PHP native date functions use integer timestamps for computations. Because of this, dates are restricted to the years 1901-2038 on Unix and 1970-2038 on Windows due to integer overflow for dates beyond those years. This library overcomes these limitations by replacing the native function's signed integers (normally 32-bits) with PHP floating point numbers (normally 64-bits).

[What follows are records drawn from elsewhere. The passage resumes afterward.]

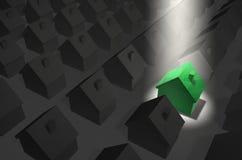верхняя часть фары зеленой дома Стоковые Фото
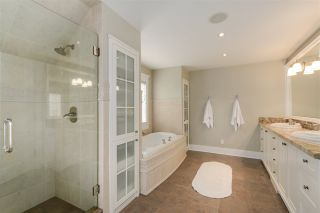 """Photo 12: 6138 SOUTHLANDS Place in Vancouver: Kerrisdale House for sale in """"Southlands Place - Kerrisdale"""" (Vancouver West)  : MLS®# R2049747"""
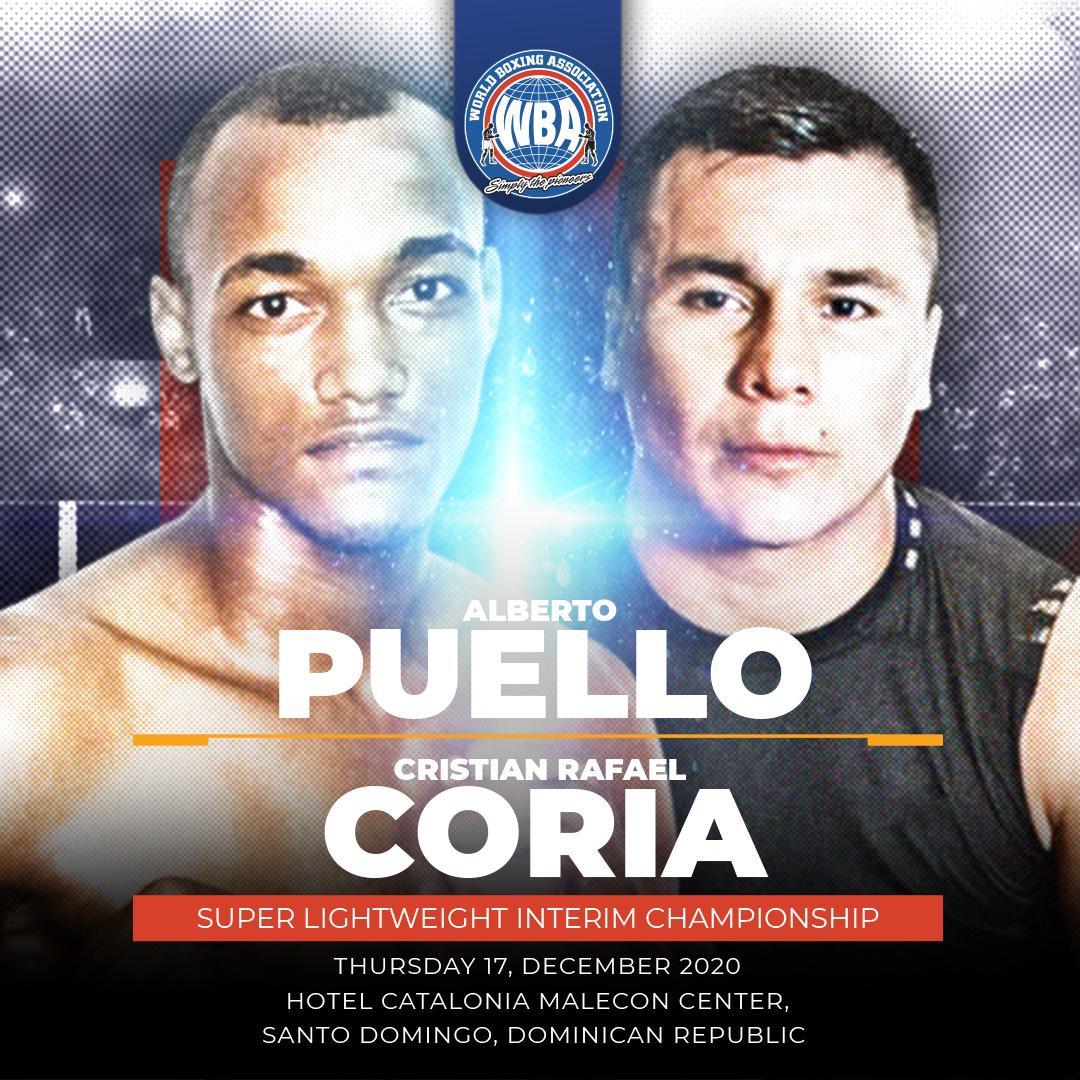Puello defiende ante Coria en Santo Domingo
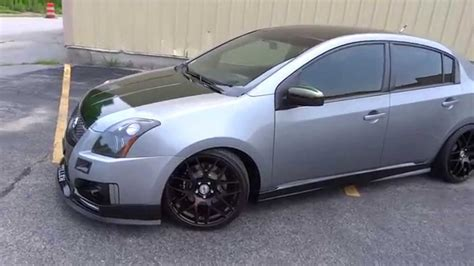 nissan 2008 car 2008 nissan sentra turbo car forsale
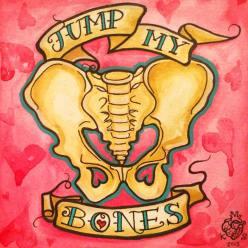 Jump My Bones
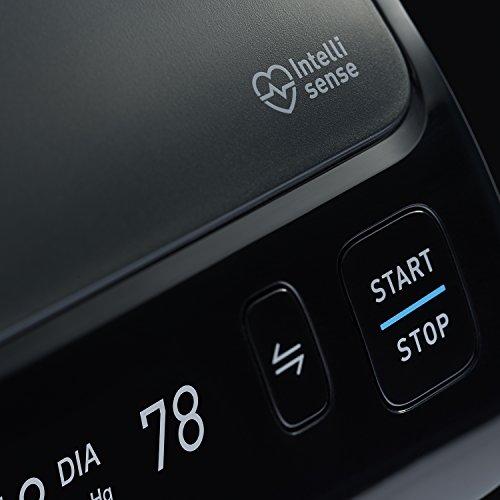 Omron EVOLV All-in-One, digitales Oberarm-Blutdruckmessgerät HEM-7600T-E, kabellos, schwarz - 4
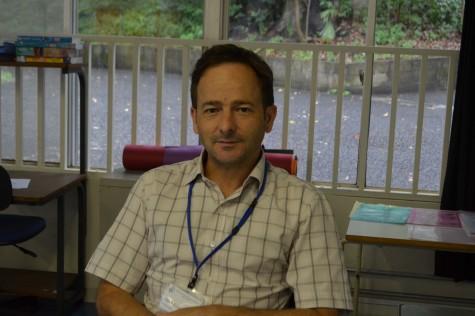 Mr. Knight is the new mathematics teacher at ISSH.
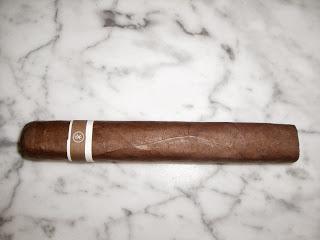 Cigar Review: RoMa Craft Tobac Aquitaine Blockhead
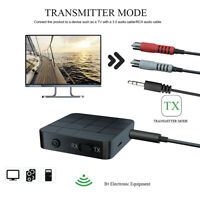 2 in 1 Bluetooth Adapter 3.5mm AUX RCA Jack Wireless Audio Transmitter Receiver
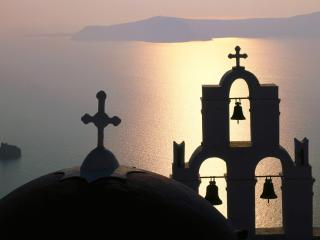 обои Bell Gable,  Thira Island,  Greece фото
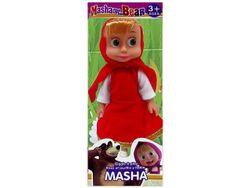 Игрушка Маша (мульт Маша и Медведь)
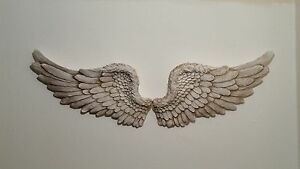Wall art angel wings ebay for Angel wings wall decoration uk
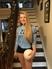 Michaela Ryan Women's Volleyball Recruiting Profile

Dates from 100 A.D. to 3000 A.D. and later have been tested. The minimum is 100 A.D. as <100 will invoke the 2 ⇒ 4 digit year conversion. The maximum is billions of years in the future, but this is a theoretical limit as the computation of that year would take too long with the current implementation of adodb_mktime(). Since version 5.20.13, the future date cutoff is limited to 200 years by default. This value is controlled by a constant which may be modified for user requirement.

Functions Replaced

  • Support for Daylight Savings Time may not be completely implemented, see below for how to write your own function.
  • There may be conflicting functionality with the PHP Date Default Timezone Functionality

This library replaces native functions as follows:

getdate()  with  adodb_getdate()
date()     with  adodb_date()
gmdate()   with  adodb_gmdate()
mktime()   with  adodb_mktime()
gmmktime() with  adodb_gmmktime()
strftime() with  adodb_strftime()
strftime() with  adodb_gmstrftime()

The parameters are identical, except that adodb_date() accepts a subset of date()'s field formats. Mktime() will convert from local time to GMT, and date() will convert from GMT to local time, but daylight savings is not handled currently.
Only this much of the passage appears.